Dataset records:
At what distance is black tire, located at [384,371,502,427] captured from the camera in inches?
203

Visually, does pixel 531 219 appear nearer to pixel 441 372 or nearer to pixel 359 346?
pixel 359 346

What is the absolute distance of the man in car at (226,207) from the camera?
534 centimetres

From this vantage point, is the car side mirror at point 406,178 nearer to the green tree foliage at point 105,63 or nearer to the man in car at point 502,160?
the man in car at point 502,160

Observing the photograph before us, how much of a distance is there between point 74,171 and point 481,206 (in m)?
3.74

__TO BE DONE__
Reproduce verbatim the part of the records that begins at their very start and ends with the line containing "534 centimetres", including that line.

__REPLY TO THE EXERCISE__
At what distance is black tire, located at [384,371,502,427] captured from the camera in inches?
203

Visually, does pixel 531 219 appear nearer to pixel 441 372 or nearer to pixel 359 346?
pixel 359 346

What is the absolute distance of the man in car at (226,207) from the camera?
534 centimetres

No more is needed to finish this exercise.